Introduction by Katsuya Hirano, Transcription and translation by Akiko Anson

Introduction
The town of Namie is the largest in both area and population among eight towns and villages within Futaba Country in Fukushima Prefecture. At the time of the Great East Japan Earthquake in March 2011 that precipitated the Fukushima Daiichi Nuclear Disaster, the town’s population was 18,464.1 Although Namie is located just 11.2 km from the nuclear power plants, it took four days from the explosion of the power plants before Tokyo issued an evacuation order. The government’s belated order was consonant with its decision to withhold information on radiation levels provided by SPEEDI (System for Prediction of Environmental Emergency Dose Information) in order to avoid “public panic.” Consequently, many residents of Namie as well as other neighboring villages and towns were exposed to high radiation.
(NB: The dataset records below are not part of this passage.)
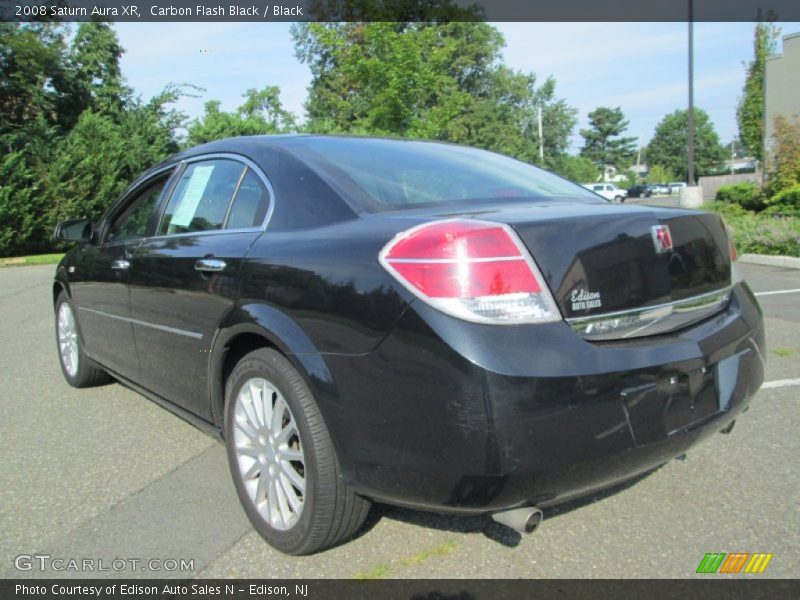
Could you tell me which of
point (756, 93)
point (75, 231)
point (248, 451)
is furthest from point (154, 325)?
point (756, 93)

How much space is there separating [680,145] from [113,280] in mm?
117426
On April 15 2012, the town of Namie asked the Japanese government to provide free heath care for its residents, including regular medical check-ups to monitor the internal radiation exposure and thyroid examinations. The evacuated government of Namie obtained a monitoring device and installed it in temporary housing in Nihonmatsu City, Fukushima where many evacuees were relocated. On April 1, 2017, the central government lifted one set of restrictions on one zone—areas in which people were permitted to enter freely but were not allowed to stay overnight—and another on a second zone—where access was limited to short visits — based on its judgment that decontamination work had successfully removed radioactive contaminants from the areas. Since the termination of the evacuation order, the government has been encouraging residents to return to those areas although only 1-2% of the residents, mostly senior citizens, have returned so far and a recent poll indicates that less than a quarter of the population intends to return in the future. In this regard, Namie is no different from other towns and villages in that the so-called return policy remains a de facto failure and the former residents simply do not trust or refuse to follow the central government’s “reconstruction” programs. At the same time, local governments have been thrown into extremely difficult situations where they have no choice but to go along with the “return policy.”